Für Malte Granderath war der Stillstand des öffentlichen Lebens der Anlass, Streamparty zu gründen. Mit seiner Technologie können Nutzer von Netflix, Disney+, Youtube und Prime Video über Entfernungen hinweg zusammen Videos schauen und sich darüber austauschen – ein Mittel, das der Software-Ingenieur schon vor zwei Jahren nutzte, um trotz Fernbeziehung gemeinsam mit seiner Freundin Filmabende verbringen zu können.

„Wir haben immer gerne Filme und Serien zusammen geschaut, aber es gab keine gute, datenschutzkonforme Lösung für mehrere verschiedene Streaming-Services“, sagt Granderath. Als „Hobbyprojekt“ habe er dann auch anderen Streamparty zur Verfügung gestellt.

„Vor der Krise waren es um die 800 Nutzer“, sagt der Gründer – hauptsächlich Menschen in Fernbeziehungen. „Erst durch Corona sind wir viel gewachsen. Wir haben bemerkt, dass es auch viele Leute gibt, die mit Freunden gucken oder sich online mit fremden Leuten verabreden.“ 20.000 Nutzer seien inzwischen bei Streamparty angemeldet, 10.000 von ihnen nutzten den Dienst jeden Monat. Die junge Firma aus dem nordrhein-westfälischen Willich erreicht nach eigenen Angaben bereits Menschen in mehr als 30 verschiedenen Ländern.

Wer mehr als fünf Stunden im Monat über die Entfernung hinweg mit anderen Filme schauen will oder parallel einen Videochat führen möchte, zahlt bei Streamparty drei bis vier Euro Abogebühr. Nun will Granderath Kapital einsammeln: „Bis jetzt sind wir aus Eigenkapital finanziert, allerdings sehen wir sehr großes Potenzial im Social-Viewing-Markt“, sagt er. Neben Privatleuten nutzten bereits mehrere Firmen das Angebot, „von sozialen Einrichtungen bis zu kleineren Kinos“, so Granderath.
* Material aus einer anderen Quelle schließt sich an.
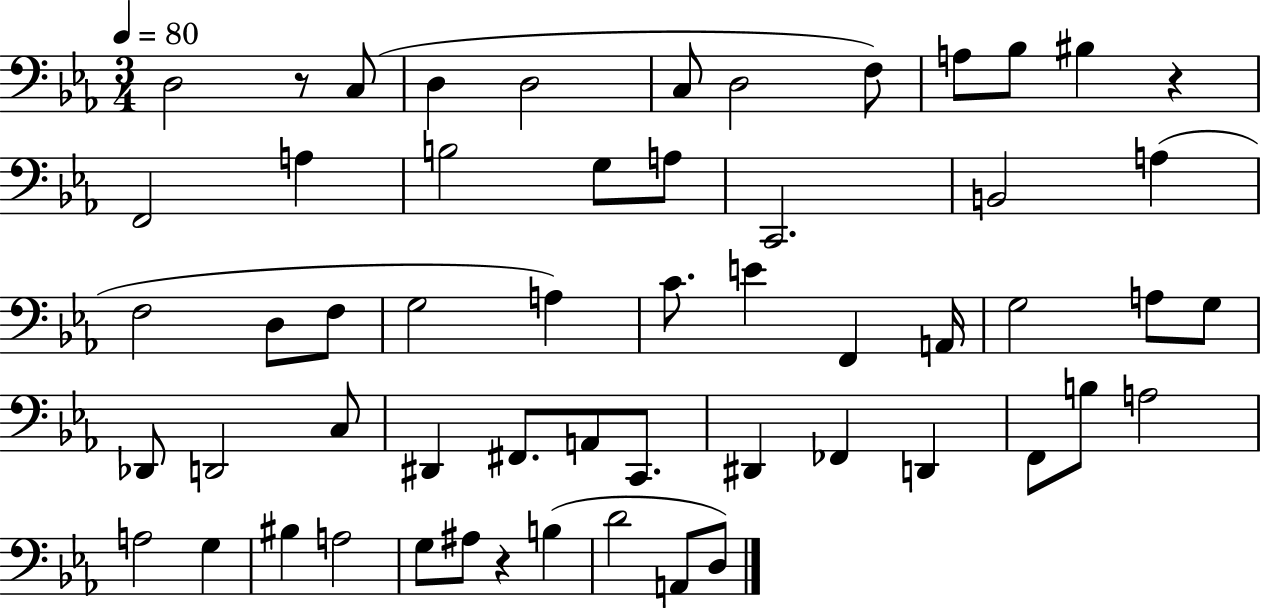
{
  \clef bass
  \numericTimeSignature
  \time 3/4
  \key ees \major
  \tempo 4 = 80
  \repeat volta 2 { d2 r8 c8( | d4 d2 | c8 d2 f8) | a8 bes8 bis4 r4 | \break f,2 a4 | b2 g8 a8 | c,2. | b,2 a4( | \break f2 d8 f8 | g2 a4) | c'8. e'4 f,4 a,16 | g2 a8 g8 | \break des,8 d,2 c8 | dis,4 fis,8. a,8 c,8. | dis,4 fes,4 d,4 | f,8 b8 a2 | \break a2 g4 | bis4 a2 | g8 ais8 r4 b4( | d'2 a,8 d8) | \break } \bar "|."
}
Bereits Geldgeber gefunden haben die Entwickler von tl:dv, einer Funktionserweiterung für Videokonferenzen. Die Abkürzung steht für „too long; didn‘t view“, auf Deutsch: zu lang, habe ich nicht gesehen. „tl;dv kann zu jedem virtuellen Meeting von jedem Meeting-Provider mit einem Klick hinzugefügt werden, um das Meeting aufzuzeichnen“, erklärt Mitgründer und CEO Raphael Allstadt.
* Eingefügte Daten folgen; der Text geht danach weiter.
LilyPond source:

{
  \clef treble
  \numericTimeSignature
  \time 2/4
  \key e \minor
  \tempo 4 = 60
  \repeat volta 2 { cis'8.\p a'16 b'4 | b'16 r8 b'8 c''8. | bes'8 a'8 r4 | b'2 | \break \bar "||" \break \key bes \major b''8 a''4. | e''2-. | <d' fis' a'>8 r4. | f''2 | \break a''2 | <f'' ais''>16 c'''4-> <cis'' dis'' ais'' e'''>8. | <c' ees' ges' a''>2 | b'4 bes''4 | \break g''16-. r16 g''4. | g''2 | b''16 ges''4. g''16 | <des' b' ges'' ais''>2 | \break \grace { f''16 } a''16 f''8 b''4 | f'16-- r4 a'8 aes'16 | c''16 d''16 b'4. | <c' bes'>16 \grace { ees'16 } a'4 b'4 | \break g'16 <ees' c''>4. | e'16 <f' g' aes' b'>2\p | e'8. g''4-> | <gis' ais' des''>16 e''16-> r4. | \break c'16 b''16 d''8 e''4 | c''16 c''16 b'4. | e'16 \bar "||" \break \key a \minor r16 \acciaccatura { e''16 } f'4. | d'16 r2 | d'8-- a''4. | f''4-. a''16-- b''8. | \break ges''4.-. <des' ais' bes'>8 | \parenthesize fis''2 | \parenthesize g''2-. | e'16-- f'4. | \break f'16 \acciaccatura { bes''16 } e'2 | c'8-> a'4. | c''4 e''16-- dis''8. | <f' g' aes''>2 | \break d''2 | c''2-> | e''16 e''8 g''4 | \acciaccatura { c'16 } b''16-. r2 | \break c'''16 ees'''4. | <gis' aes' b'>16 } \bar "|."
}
Coronakrise beschleunigt Gründung

Die Teilnehmer könnten damit während des Meetings bestimmte Sequenzen markieren und mit den Namen abwesender Kollegen verknüpfen. „So entsteht ein Video mit interaktiven Kapitel-Marken, welche die individuell relevanten Momente für Kollegen oder andere Teams zeiteffizient und asynchron zugänglich machen“, sagt Allstadt. Eine Integration in Kommunikations-Apps wie Slack, Trello oder Discord sei bereits möglich.

Noch im Januar hatten die Gründer aus Aachen die vage Idee, mit ihrem Konzept Teams zu unterstützen, die in unterschiedlichen Zeitzonen digital zusammenarbeiten. „Diese Teams arbeiten schon recht lange sehr viel mit Meeting Recordings, finden das jedoch sehr zeitaufwendig“, sagt Allstadt. „Durch Corona hat sich die Nachfrage nach unserem Produkt recht schnell erhöht, und plötzlich ist die halbe Welt ein potenzieller Kunde geworden.“

So kam es zum Schnellstart für die Gründer: „Wir konnten mitten in der Krise mit Seedcamp einen renommierten europäischen Frühphasen-Investor und zwei andere Frühphasen-Fonds von unserer Idee überzeugen und haben daraufhin gegründet“, sagt Allstadt. Zudem wurden die tl:dv-Entwickler ins Exist-Förderprogramm des Wirtschaftsministeriums aufgenommen.

Seit März können Pilotkunden eine Betaversion testen. Das Kalkül der Investoren ist klar: Das Versprechen, mit tl:dv wertvolle Arbeitszeit einsparen zu können, dürfte vor allem in der Coronakrise, aber auch darüber hinaus bei vielen anderen Firmen Interesse wecken.